Hoffnungsvoll klingelte Leonie. Nichts. Sie warteten noch ein paar Minuten. Dann versuchte Jonathan es noch einmal. Er hatte Erfolg. Kurze Zeit später surrte das Türchen und sie konnten in den Vorgarten eintreten. Eine Frau in rotem Morgenmantel mit besorgtem Gesicht öffnete ihnen die Haustüre.
„Ihr Armen! Wo kommt ihr denn her. Kommt rein. Ihr müsst ja bis auf die Knochen durchgefroren sein.“ Tatsächlich, erst jetzt bemerkte Jonathan, dass er seine Füße nicht mehr spürte.
Leonie wollte schon wieder sprechen, doch die Frau schob die beiden Kinder vor sich her ins Warme der Stube und schloss die Tür hinter sich wieder.
„Tut mir Leid, ich hab' mich noch gar nicht vorgestellt. Ich bin Sophia.“ sagte sie und bot den Kindern an, sich zu setzten.
Die Zwei nahmen das Angebot an und setzten sich auf den Fußboden vor den Kamin, in dem ein warmes Feuer prasselte.

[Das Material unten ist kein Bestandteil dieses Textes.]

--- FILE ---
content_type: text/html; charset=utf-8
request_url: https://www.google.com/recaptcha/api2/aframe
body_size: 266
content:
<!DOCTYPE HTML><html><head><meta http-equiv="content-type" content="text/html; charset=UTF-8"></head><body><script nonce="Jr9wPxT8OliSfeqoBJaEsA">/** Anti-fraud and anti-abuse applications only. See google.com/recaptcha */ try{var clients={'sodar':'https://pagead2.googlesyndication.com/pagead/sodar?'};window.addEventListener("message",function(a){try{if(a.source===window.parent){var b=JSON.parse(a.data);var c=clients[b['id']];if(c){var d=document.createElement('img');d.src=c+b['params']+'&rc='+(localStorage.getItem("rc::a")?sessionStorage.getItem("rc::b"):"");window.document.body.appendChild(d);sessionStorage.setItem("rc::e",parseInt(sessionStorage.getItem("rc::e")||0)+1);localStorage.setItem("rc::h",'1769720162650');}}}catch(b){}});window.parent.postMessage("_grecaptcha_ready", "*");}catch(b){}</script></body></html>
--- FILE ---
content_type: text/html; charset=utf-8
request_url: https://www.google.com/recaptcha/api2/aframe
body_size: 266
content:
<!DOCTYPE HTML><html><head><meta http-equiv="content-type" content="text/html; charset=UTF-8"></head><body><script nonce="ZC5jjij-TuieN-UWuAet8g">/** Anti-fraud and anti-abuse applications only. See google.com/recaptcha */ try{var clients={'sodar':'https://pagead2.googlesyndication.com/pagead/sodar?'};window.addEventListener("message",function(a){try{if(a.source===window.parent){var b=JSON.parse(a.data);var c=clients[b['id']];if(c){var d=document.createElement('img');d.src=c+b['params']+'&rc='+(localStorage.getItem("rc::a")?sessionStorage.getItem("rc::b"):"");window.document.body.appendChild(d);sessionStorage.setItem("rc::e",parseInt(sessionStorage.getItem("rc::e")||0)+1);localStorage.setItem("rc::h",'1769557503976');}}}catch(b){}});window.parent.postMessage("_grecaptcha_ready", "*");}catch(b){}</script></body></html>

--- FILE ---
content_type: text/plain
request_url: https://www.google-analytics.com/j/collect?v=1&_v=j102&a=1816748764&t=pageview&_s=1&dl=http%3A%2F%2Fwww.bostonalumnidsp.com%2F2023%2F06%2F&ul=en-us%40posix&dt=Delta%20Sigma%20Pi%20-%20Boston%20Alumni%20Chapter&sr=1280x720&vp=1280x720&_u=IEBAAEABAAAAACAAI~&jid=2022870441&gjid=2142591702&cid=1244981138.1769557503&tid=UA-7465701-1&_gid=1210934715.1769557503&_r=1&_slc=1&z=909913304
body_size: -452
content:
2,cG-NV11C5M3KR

„Ich bin Leonie“, stellte das Mädchen sich vor, „und das hier ist Jonathan.“
„Wartet hier. Ich bin gleich wieder da. Ich mache euch nur schnell eine heiße Schokolade. So wie ihr ausseht, könnt ihr die gut gebrauchen, oder?“
Jonathan und Leonie nickten nur.
Die zwei Kinder durften vorerst einmal bei Sophia und ihrem Mann bleiben. Das Ehepaar hatte sich schon länger Kinder gewünscht, bisher war ihnen dieser Wunsch allerdings noch verwehrt geblieben. Jonathan und Leonie lebten sich schnell ein und gingen ihnen zur Hand, wo sie nur konnten. Schnell wurde klar, dass das Ehepaar die beiden adoptieren würden.